- **TASK**
Exactly as they stand, the data below are to be printed again.

(EXCERPTED DATA)

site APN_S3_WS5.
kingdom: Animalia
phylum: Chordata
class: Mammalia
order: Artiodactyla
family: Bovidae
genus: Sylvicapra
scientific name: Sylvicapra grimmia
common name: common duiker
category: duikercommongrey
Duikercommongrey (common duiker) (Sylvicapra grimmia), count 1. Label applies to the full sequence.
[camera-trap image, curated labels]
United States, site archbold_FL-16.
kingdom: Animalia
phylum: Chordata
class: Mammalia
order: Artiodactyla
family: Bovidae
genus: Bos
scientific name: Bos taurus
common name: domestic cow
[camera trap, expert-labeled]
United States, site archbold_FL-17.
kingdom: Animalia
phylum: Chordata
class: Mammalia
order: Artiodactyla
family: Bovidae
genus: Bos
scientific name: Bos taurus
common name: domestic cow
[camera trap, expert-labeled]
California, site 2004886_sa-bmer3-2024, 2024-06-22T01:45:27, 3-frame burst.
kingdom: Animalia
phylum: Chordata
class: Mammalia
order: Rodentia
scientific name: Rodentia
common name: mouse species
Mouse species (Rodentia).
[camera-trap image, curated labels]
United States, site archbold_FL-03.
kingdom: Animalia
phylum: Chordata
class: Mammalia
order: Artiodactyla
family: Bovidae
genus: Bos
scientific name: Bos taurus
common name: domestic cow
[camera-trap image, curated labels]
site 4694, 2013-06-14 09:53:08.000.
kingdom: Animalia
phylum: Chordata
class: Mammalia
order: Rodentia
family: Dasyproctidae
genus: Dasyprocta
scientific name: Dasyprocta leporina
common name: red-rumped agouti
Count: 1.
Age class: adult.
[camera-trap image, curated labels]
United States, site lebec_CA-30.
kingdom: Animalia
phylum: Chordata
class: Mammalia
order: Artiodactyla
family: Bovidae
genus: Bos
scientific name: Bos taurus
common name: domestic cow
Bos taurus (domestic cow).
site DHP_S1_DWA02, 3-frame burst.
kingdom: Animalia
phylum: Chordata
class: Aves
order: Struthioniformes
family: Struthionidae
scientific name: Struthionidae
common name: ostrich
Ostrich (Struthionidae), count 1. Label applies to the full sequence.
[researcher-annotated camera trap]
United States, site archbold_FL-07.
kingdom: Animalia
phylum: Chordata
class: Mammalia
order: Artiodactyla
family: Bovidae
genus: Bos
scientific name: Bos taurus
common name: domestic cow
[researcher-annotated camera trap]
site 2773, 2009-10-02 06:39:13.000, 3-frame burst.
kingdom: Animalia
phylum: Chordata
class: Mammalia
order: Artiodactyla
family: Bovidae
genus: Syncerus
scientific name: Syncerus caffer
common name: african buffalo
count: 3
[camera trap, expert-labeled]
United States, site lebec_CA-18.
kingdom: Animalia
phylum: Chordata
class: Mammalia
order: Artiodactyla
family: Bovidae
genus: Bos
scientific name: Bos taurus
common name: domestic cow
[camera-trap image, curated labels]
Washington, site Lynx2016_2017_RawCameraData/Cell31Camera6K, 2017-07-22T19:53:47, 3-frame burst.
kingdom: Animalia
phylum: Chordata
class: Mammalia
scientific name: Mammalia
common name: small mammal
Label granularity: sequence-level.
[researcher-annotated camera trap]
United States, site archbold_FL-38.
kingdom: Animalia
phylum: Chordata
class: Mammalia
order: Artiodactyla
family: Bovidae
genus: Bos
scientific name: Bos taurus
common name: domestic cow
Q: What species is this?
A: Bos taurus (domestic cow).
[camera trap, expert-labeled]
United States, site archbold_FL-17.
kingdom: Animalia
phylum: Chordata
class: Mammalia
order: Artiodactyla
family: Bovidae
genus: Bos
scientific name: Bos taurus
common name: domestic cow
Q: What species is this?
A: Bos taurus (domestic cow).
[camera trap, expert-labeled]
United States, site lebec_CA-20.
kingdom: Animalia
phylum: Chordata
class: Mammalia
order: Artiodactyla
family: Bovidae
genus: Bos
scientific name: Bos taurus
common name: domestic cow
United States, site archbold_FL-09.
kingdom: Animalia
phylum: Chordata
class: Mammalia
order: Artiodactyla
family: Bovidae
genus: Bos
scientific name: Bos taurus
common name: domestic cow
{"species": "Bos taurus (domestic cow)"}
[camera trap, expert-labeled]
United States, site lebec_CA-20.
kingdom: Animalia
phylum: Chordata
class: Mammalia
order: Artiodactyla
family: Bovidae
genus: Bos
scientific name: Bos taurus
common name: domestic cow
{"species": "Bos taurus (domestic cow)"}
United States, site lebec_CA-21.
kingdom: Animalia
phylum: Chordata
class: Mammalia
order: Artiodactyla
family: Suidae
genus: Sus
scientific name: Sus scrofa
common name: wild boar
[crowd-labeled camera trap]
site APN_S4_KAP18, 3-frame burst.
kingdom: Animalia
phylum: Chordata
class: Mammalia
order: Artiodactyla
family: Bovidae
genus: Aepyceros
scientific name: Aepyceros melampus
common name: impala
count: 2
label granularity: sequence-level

(End EXCERPTED DATA)

- **EXERCISE SOLUTION**
site APN_S3_WS5.
kingdom: Animalia
phylum: Chordata
class: Mammalia
order: Artiodactyla
family: Bovidae
genus: Sylvicapra
scientific name: Sylvicapra grimmia
common name: common duiker
category: duikercommongrey
Duikercommongrey (common duiker) (Sylvicapra grimmia), count 1. Label applies to the full sequence.
[camera-trap image, curated labels]
United States, site archbold_FL-16.
kingdom: Animalia
phylum: Chordata
class: Mammalia
order: Artiodactyla
family: Bovidae
genus: Bos
scientific name: Bos taurus
common name: domestic cow
[camera trap, expert-labeled]
United States, site archbold_FL-17.
kingdom: Animalia
phylum: Chordata
class: Mammalia
order: Artiodactyla
family: Bovidae
genus: Bos
scientific name: Bos taurus
common name: domestic cow
[camera trap, expert-labeled]
California, site 2004886_sa-bmer3-2024, 2024-06-22T01:45:27, 3-frame burst.
kingdom: Animalia
phylum: Chordata
class: Mammalia
order: Rodentia
scientific name: Rodentia
common name: mouse species
Mouse species (Rodentia).
[camera-trap image, curated labels]
United States, site archbold_FL-03.
kingdom: Animalia
phylum: Chordata
class: Mammalia
order: Artiodactyla
family: Bovidae
genus: Bos
scientific name: Bos taurus
common name: domestic cow
[camera-trap image, curated labels]
site 4694, 2013-06-14 09:53:08.000.
kingdom: Animalia
phylum: Chordata
class: Mammalia
order: Rodentia
family: Dasyproctidae
genus: Dasyprocta
scientific name: Dasyprocta leporina
common name: red-rumped agouti
Count: 1.
Age class: adult.
[camera-trap image, curated labels]
United States, site lebec_CA-30.
kingdom: Animalia
phylum: Chordata
class: Mammalia
order: Artiodactyla
family: Bovidae
genus: Bos
scientific name: Bos taurus
common name: domestic cow
Bos taurus (domestic cow).
site DHP_S1_DWA02, 3-frame burst.
kingdom: Animalia
phylum: Chordata
class: Aves
order: Struthioniformes
family: Struthionidae
scientific name: Struthionidae
common name: ostrich
Ostrich (Struthionidae), count 1. Label applies to the full sequence.
[researcher-annotated camera trap]
United States, site archbold_FL-07.
kingdom: Animalia
phylum: Chordata
class: Mammalia
order: Artiodactyla
family: Bovidae
genus: Bos
scientific name: Bos taurus
common name: domestic cow
[researcher-annotated camera trap]
site 2773, 2009-10-02 06:39:13.000, 3-frame burst.
kingdom: Animalia
phylum: Chordata
class: Mammalia
order: Artiodactyla
family: Bovidae
genus: Syncerus
scientific name: Syncerus caffer
common name: african buffalo
count: 3
[camera trap, expert-labeled]
United States, site lebec_CA-18.
kingdom: Animalia
phylum: Chordata
class: Mammalia
order: Artiodactyla
family: Bovidae
genus: Bos
scientific name: Bos taurus
common name: domestic cow
[camera-trap image, curated labels]
Washington, site Lynx2016_2017_RawCameraData/Cell31Camera6K, 2017-07-22T19:53:47, 3-frame burst.
kingdom: Animalia
phylum: Chordata
class: Mammalia
scientific name: Mammalia
common name: small mammal
Label granularity: sequence-level.
[researcher-annotated camera trap]
United States, site archbold_FL-38.
kingdom: Animalia
phylum: Chordata
class: Mammalia
order: Artiodactyla
family: Bovidae
genus: Bos
scientific name: Bos taurus
common name: domestic cow
Q: What species is this?
A: Bos taurus (domestic cow).
[camera trap, expert-labeled]
United States, site archbold_FL-17.
kingdom: Animalia
phylum: Chordata
class: Mammalia
order: Artiodactyla
family: Bovidae
genus: Bos
scientific name: Bos taurus
common name: domestic cow
Q: What species is this?
A: Bos taurus (domestic cow).
[camera trap, expert-labeled]
United States, site lebec_CA-20.
kingdom: Animalia
phylum: Chordata
class: Mammalia
order: Artiodactyla
family: Bovidae
genus: Bos
scientific name: Bos taurus
common name: domestic cow
United States, site archbold_FL-09.
kingdom: Animalia
phylum: Chordata
class: Mammalia
order: Artiodactyla
family: Bovidae
genus: Bos
scientific name: Bos taurus
common name: domestic cow
{"species": "Bos taurus (domestic cow)"}
[camera trap, expert-labeled]
United States, site lebec_CA-20.
kingdom: Animalia
phylum: Chordata
class: Mammalia
order: Artiodactyla
family: Bovidae
genus: Bos
scientific name: Bos taurus
common name: domestic cow
{"species": "Bos taurus (domestic cow)"}
United States, site lebec_CA-21.
kingdom: Animalia
phylum: Chordata
class: Mammalia
order: Artiodactyla
family: Suidae
genus: Sus
scientific name: Sus scrofa
common name: wild boar
[crowd-labeled camera trap]
site APN_S4_KAP18, 3-frame burst.
kingdom: Animalia
phylum: Chordata
class: Mammalia
order: Artiodactyla
family: Bovidae
genus: Aepyceros
scientific name: Aepyceros melampus
common name: impala
count: 2
label granularity: sequence-level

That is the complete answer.